On Wednesday stocks saw a broad gain after Federal Reserve Chair Jerome H. Powell confirmed that the central bank will slow its aggressive rate-hiking campaign that has been weiging on the markets. But the Federal Reserve will most likely keep the borrowing costs higher for a longer to get the economy on stable footing.
The Dow Jones Industrial Average closed at 34,589.77 up by 737.24 points or 2.18 per cent, while, Nasdaq Composite went up 4.41 per cent to 11,468. The S&P 500 added 3.09 per cent to 4,080.11.
"The time for moderating the pace of rate increases may come as soon as the December meeting," Powell said at the Hutchins Center on Fiscal and Monetary Policy, Brookings Institution here.
The next Federal Open Market Committee is scheduled for December 14-15, 2022, the US central bank's calendar on its website showed.
Monetary policy, Powell said, affects the economy and inflation with uncertain lags, and the full effects of the rapid tightening so far are yet to be felt.
"Thus, it makes sense to moderate the pace of our rate increases as we approach the level of restraint that will be sufficient to bring inflation down," Powell added without giving any clue about the actual degree of moderation.
However, history, he said, cautions strongly against prematurely loosening policy and the US Fed will stay the course until the job is done.

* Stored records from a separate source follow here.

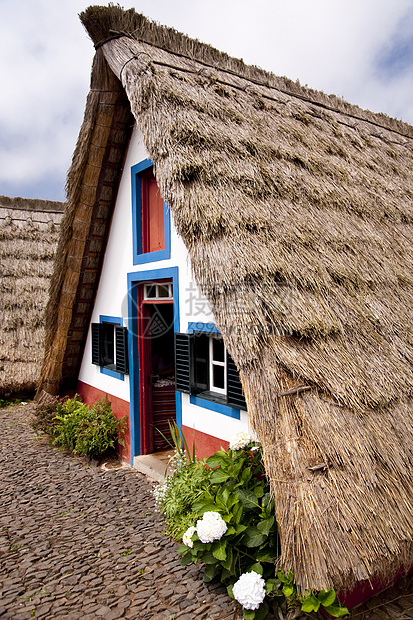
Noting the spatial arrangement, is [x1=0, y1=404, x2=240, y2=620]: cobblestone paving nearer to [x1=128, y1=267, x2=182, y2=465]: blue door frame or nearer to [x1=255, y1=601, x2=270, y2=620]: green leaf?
[x1=255, y1=601, x2=270, y2=620]: green leaf

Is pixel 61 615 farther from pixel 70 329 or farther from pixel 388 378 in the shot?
pixel 70 329

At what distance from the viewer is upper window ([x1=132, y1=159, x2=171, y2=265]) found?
5.51 metres

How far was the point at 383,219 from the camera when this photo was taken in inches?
192

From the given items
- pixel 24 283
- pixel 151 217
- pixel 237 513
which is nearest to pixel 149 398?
pixel 151 217

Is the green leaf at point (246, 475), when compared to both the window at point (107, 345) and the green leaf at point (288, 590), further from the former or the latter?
the window at point (107, 345)

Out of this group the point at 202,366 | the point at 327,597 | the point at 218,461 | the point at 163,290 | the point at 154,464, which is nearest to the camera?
the point at 327,597

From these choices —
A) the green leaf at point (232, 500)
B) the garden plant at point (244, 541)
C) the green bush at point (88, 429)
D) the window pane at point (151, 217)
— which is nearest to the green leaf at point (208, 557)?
the garden plant at point (244, 541)

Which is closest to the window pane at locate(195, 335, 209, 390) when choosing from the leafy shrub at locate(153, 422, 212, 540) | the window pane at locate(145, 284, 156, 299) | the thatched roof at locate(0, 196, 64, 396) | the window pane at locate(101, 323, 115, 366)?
the leafy shrub at locate(153, 422, 212, 540)

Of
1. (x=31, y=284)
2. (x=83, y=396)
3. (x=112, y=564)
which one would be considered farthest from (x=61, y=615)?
(x=31, y=284)

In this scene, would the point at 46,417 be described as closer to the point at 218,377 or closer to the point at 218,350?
the point at 218,377

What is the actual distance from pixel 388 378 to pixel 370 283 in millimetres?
1054

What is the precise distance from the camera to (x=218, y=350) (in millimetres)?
4613

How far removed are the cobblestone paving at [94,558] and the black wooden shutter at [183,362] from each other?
4.62 ft

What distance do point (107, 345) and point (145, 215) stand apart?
2465 mm
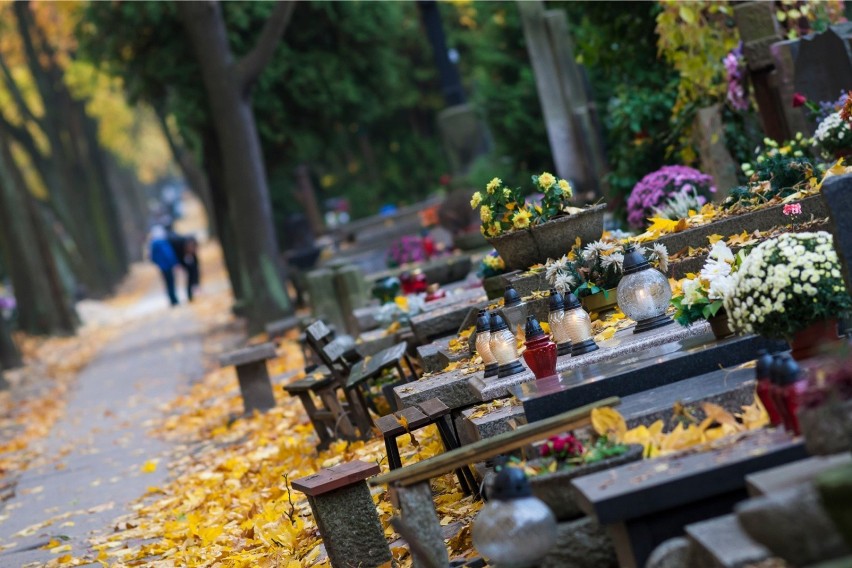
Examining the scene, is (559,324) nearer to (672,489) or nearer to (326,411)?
(672,489)

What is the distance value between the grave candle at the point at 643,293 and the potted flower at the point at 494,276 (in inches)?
92.7

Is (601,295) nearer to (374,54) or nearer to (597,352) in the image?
(597,352)

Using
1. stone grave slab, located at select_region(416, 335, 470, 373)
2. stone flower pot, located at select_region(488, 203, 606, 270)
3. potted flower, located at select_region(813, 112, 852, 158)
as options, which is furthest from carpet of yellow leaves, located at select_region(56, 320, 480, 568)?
potted flower, located at select_region(813, 112, 852, 158)

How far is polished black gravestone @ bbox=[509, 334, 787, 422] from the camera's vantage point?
7.00m

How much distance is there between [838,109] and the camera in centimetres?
1158

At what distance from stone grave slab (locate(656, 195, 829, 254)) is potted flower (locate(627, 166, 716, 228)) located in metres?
3.07

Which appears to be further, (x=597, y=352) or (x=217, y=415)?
(x=217, y=415)

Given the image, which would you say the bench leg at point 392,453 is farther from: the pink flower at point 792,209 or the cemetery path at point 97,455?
the pink flower at point 792,209

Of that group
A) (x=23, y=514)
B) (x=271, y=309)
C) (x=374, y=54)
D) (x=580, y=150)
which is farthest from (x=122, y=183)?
(x=23, y=514)

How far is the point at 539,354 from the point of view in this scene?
7691mm

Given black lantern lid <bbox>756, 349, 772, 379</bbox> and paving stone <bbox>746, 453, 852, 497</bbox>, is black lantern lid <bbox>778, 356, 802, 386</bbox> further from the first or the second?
paving stone <bbox>746, 453, 852, 497</bbox>

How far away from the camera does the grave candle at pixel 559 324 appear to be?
8.38m

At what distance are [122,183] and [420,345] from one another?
56.2m

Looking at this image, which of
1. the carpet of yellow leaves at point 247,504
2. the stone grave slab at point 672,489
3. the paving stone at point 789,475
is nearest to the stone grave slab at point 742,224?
the carpet of yellow leaves at point 247,504
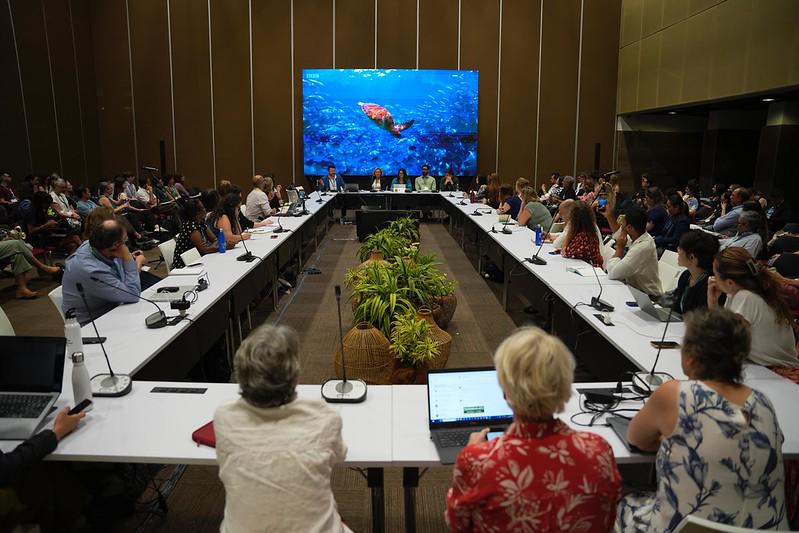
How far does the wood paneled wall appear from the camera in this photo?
12.9 metres

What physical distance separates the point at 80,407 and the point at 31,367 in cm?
22

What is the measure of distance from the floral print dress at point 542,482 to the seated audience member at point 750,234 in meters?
4.16

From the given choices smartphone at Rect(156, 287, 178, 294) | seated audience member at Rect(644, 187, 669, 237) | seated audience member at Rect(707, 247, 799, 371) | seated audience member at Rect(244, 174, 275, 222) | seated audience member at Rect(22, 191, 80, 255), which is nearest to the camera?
seated audience member at Rect(707, 247, 799, 371)

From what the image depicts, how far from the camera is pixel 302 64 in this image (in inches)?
516

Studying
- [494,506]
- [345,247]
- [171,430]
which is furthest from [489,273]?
[494,506]

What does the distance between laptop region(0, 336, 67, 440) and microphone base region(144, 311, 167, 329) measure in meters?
0.96

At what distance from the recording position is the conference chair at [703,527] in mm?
1427

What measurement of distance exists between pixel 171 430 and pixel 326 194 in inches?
375

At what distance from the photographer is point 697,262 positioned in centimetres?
325

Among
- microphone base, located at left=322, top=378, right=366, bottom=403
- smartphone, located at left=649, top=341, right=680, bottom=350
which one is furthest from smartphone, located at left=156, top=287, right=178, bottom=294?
smartphone, located at left=649, top=341, right=680, bottom=350

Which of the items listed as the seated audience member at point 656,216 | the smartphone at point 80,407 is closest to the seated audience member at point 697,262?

Notably, the minutes of the US Federal Reserve's latest monetary policy review meeting showed a substantial majority of members judged that a slowing in the pace of increase in policy rates would likely "soon be appropriate".
"A slower pace in these circumstances would better allow the Committee to assess progress toward its goals of maximum employment and price stability," the minutes stated.
The minutes showed a few participants commented that slowing the pace of increase could reduce the risk of instability in the financial system.
Hike in interest rate
For the record, the US Federal Reserve on November 3 raised key interest rates in its fight against red-hot inflation in the country. It raised the key policy rate by 75 basis points to over a decade high at 3.75-4.0 per cent.
Notably, this was the fourth consecutive hike of such magnitude. Raising interest rates is a monetary policy instrument that typically helps suppress demand in the economy, thereby helping the inflation rate decline.
The US central bank's aim has been to achieve maximum employment and inflation at the rate of 2 per cent over the long run. Currently, the inflation rate in the US is around 8 per cent.
Market in November
Wednesday's rally provided an 11th-hour boost with Down and S&P 500 ending the month up by around 5.7 per cent and about 5.4 per cent respectively, while Nasdaq Composite went up nearly 4.4 per cent.